The topic of the lecture is entitled, "Citizen Engagement, Constituencies and Advocacy: The Case of Social Watch Philippines" which is part of an Executive Course for Neophyte Legislators conducted by the House of Representatives in partnership with UP Center for Policy and Executive Development (CPED) of the UP-National College of Public Administration and Governance (NCPAG). The Executive Course highlights the roles and responsibilities of the legislators for effective and responsive public service, anchored on good governance principles on the rule of law, accountability, participation, and transparency.
Dr. Raquiza also highlighted the legislators’ role in local planning and encouraged the members of the Congress to participate in Local Development Councils (LDCs), which they are a part of. She underscored the fact that NGOs are mandated to be part of LDCs and their active and independent participation in local planning must be ensured. In closing, Raquiza encouraged legislators to use equity as one of the criteria in the use of public funds, to strengthen participatory mechanisms of NGOs in the budget process and to promote an open and transparent budget bicameral conference meeting.
Social Watch Philippines is an organization that aims to promote the sustainable development goals and human rights.

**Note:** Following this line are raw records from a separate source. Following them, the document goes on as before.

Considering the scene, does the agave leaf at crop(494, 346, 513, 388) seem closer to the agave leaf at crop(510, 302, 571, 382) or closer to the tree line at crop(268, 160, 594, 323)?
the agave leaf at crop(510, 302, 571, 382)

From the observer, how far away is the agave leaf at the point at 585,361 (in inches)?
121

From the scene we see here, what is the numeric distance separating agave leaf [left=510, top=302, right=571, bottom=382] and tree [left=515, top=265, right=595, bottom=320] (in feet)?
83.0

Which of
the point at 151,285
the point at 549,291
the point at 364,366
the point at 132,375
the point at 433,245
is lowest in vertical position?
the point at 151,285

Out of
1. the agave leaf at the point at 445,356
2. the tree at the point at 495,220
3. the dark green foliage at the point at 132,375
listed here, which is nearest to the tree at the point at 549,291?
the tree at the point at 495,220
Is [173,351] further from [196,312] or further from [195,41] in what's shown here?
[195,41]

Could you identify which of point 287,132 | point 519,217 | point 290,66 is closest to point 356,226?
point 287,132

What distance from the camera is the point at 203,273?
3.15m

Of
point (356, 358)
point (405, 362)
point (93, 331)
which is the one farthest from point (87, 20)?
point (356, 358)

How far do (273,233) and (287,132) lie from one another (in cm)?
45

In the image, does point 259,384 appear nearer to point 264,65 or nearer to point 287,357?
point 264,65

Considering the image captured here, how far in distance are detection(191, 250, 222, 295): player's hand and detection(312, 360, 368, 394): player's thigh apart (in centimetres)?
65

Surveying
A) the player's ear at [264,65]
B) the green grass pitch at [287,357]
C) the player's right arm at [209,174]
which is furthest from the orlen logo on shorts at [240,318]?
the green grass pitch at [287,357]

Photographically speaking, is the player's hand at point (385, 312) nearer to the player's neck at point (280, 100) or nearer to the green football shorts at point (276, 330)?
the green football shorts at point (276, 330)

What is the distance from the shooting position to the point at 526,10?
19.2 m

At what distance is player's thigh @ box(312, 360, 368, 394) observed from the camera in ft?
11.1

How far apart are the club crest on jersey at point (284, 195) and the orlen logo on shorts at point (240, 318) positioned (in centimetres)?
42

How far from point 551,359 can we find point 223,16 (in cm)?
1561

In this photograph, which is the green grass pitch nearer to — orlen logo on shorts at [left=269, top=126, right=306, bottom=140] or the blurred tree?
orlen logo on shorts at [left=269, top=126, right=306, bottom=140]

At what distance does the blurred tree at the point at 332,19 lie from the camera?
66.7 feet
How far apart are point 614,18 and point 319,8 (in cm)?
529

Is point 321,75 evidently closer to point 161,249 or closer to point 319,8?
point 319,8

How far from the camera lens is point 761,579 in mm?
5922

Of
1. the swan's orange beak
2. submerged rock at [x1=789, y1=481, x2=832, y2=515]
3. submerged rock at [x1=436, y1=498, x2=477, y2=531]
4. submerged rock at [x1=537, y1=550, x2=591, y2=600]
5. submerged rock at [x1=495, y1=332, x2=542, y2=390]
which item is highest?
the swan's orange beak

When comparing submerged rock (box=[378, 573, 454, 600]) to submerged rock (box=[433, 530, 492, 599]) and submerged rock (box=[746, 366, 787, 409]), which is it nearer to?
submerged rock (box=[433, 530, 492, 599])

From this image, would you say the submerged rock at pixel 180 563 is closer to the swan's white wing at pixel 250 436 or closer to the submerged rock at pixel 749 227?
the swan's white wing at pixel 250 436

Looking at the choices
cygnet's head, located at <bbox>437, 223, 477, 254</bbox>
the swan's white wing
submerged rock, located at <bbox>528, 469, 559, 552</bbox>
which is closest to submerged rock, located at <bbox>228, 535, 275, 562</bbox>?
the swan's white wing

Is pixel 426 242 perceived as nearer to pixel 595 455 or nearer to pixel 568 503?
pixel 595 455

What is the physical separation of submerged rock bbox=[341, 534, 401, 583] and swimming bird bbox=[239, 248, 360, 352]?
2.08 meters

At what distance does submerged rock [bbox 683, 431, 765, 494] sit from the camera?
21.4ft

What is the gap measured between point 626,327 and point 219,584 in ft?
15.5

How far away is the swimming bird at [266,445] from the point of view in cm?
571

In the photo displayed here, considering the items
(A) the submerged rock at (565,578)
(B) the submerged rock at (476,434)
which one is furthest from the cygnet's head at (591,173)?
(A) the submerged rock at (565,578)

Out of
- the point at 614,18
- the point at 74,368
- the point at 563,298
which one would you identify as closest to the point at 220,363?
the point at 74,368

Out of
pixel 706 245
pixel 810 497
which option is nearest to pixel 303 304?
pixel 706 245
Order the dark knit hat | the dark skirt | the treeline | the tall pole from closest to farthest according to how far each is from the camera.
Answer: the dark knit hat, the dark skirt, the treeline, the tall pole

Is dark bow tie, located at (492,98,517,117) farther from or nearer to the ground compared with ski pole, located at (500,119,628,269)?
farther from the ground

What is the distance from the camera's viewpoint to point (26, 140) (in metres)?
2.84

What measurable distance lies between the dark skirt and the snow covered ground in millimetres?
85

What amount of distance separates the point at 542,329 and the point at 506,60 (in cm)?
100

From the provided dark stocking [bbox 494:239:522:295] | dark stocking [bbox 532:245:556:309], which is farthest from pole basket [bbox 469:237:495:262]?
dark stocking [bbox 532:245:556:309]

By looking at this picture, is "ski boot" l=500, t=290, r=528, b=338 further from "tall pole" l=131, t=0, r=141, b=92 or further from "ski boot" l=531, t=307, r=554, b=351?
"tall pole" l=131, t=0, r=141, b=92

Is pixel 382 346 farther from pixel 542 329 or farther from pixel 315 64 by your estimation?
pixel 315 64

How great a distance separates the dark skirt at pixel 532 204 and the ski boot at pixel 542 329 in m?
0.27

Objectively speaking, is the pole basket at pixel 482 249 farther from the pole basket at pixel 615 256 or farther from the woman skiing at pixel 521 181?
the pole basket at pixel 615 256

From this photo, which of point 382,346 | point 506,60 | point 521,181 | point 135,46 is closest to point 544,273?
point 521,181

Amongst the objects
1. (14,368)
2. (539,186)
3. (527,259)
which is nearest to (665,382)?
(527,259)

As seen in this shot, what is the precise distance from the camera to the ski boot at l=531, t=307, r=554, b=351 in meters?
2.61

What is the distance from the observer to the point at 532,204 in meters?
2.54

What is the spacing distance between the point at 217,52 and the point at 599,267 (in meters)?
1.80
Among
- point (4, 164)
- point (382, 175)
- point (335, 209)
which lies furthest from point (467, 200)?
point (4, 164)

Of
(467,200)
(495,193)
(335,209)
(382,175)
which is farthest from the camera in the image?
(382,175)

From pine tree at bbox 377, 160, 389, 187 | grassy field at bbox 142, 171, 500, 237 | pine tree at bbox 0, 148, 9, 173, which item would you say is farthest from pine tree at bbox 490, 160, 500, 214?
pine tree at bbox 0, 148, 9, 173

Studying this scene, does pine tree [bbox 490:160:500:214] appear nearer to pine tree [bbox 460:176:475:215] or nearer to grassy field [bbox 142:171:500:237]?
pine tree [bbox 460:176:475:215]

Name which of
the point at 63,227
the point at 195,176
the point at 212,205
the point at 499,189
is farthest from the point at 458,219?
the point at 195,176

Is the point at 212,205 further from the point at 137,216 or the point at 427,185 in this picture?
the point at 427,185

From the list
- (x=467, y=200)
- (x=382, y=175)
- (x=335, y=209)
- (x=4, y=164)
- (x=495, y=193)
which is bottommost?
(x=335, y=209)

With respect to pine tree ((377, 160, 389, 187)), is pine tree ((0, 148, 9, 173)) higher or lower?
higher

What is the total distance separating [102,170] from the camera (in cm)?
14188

It is a network of almost 200 organizations and individuals who are working on various themes and sectors such as education, health, agriculture, environment, social protection, the elderly, persons with disabilities, children’s groups, indigenous peoples, and Muslims and has a presence in 14 provinces all over the Philippines.
Social Watch Philippines (SWP) is a network of over a hundred civil society organizations and individuals engaged in research and lobby efforts in holding the government accountable for the fulfillment of national, regional and international commitments to eradicate poverty and carry out social, economic, and gender justice. SWP promotes people-centered sustainable development by proactively monitoring the progress and delivery of social commitments forged by the government and influencing the outcomes of policy decisions through citizen's participation in public finance.